Bush is said to have issued instructions about the proposals, which are now at a detailed stage, to his Defence Secretary, Donald Rumsfeld, three weeks ago.

This is pretty bracing stuff. First off, the Observer’s references here to US planning are backed up by other entries in the timeline from the fall of 2001. See for example the story in USA Today from Nov. 19, and this report by Bob Woodward on 60 Minutes that Bush demanded on Nov. 21 to see the plan to invade Iraq. See also the entry from Dec. 1, 2001, excerpted from Woodward’s Plan of Attack. We also see that the Observer is right that Franks was put in charge of drawing up an invasion plan, and that the administration did indeed shift from accusing Hussein of 9/11 to banging the WMD drum in the last weeks of November.

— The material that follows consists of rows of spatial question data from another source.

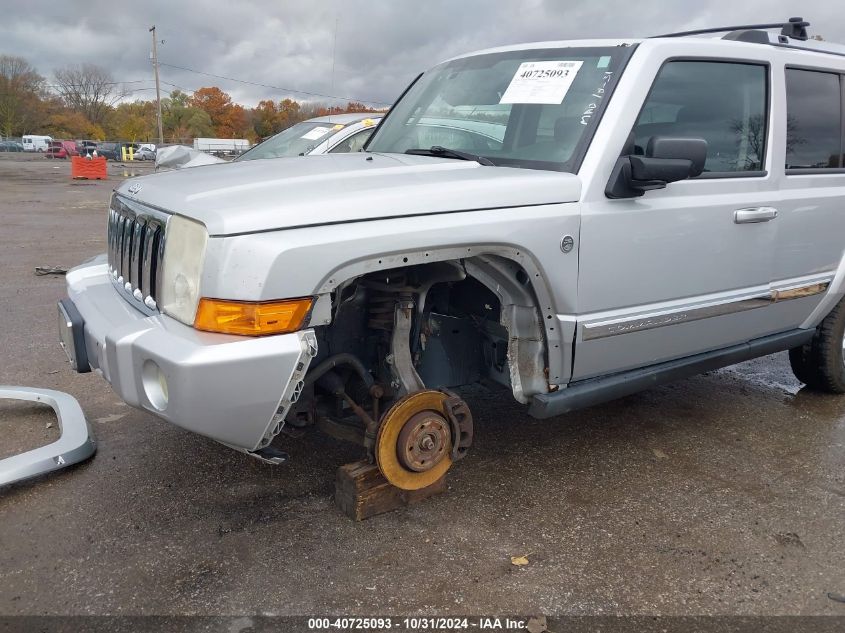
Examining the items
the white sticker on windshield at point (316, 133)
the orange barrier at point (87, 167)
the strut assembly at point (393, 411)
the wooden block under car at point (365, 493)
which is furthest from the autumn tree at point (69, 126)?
the wooden block under car at point (365, 493)

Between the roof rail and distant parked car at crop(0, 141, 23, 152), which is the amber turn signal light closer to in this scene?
the roof rail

All together, the factual statements in the Observer report that we can check turn out to be consistently accurate. Therefore the reporters had very good sources of information and used them well. One of them, the “European military source” sounds very British to me.


That brings me to the other, larger issues raised by the Observer for which we do not yet have other good contemporary sources. I’d point to three things in particular. First, the Bush administration was already contemplating what we see Tony Blair urging in mid-2002, the `UN route’ to `wrong-foot’ Hussein with a cynical demand for weapons inspections. It seems that Bush lost interest in that sometime in the following months, but not before the British Ambassador in DC, Christopher Meyer, picked up the signal and transmitted the idea back to the UK, where it gestated again. Eventually Blair convinced Bush to return to the UN route.

Secondly, Blair was at this stage still in the European camp opposed to an invasion of Iraq. This is partly confirmed by Blair’s oblique response to Bush’s appeal for support over dinner on Sept. 20, 2001. According to the Guardian, “President George Bush first asked Tony Blair to support the removal of Saddam Hussein from power at a private White House dinner nine days after the terror attacks of 11 September, 2001. According to Sir Christopher Meyer, the former British Ambassador to Washington, who was at the dinner, Blair told Bush he should not get distracted from the war on terror’s initial goal – dealing with the Taliban and al-Qaeda in Afghanistan.”

So how was Blair flipped? The “European military source in the Observer provides a clue. The Bush administration thought they could do no wrong and were listening to nobody who opposed them over Iraq. This conforms to what Robin Cook said over and over in recent years, that Blair went along with Bush because he thought that was the only way he would be able to influence him. The sad thing is that the only likely way to have had influence was to have remained firm against the invasion. Blair provided just enough cover for Bush Co. that they were able to portray the invasion as something other than delusional and dangerous.

And thirdly, note how badly the planning went awry after this point in Dec. 2001. At that stage, the main plan for overthrowing Hussein involved supporting Iraqi opposition groups with air support. Sending in ground troops was still considered an alternative option. I wonder whose bright idea it was to focus on invading Iraq and abandon the attempt to promote Hussein’s overthrow from within? I suspect it must have been the same people who had just begun banging the WMD drum. In other words, Blair was somehow flipped by this gang in DC just as it was moving from a poor and ill-founded plan to topple Hussein, to what became a disastrous recipe for a quagmire in Iraq.

As with so many things connected to George Bush, the more we learn about how his policies evolved, the more we have to ask `Why?’.